(Supplied material)
'''
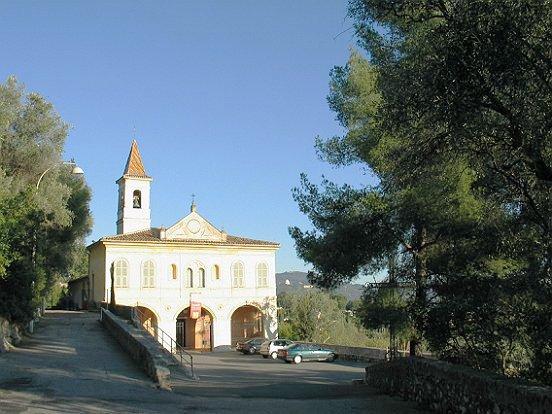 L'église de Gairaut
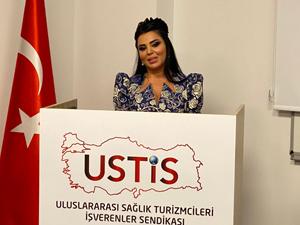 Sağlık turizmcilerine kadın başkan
'''
'''
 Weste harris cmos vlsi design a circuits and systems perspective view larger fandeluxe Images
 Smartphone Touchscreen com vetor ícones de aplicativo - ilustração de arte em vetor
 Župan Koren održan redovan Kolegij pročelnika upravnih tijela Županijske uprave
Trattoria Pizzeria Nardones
'''
Where the listing above reaches the line that contains "Weste harris cmos", start retyping, and finish with the line that contains "Župan Koren održan"; reproduce those lines exactly and no others.

 Weste harris cmos vlsi design a circuits and systems perspective view larger fandeluxe Images
 Smartphone Touchscreen com vetor ícones de aplicativo - ilustração de arte em vetor
 Župan Koren održan redovan Kolegij pročelnika upravnih tijela Županijske uprave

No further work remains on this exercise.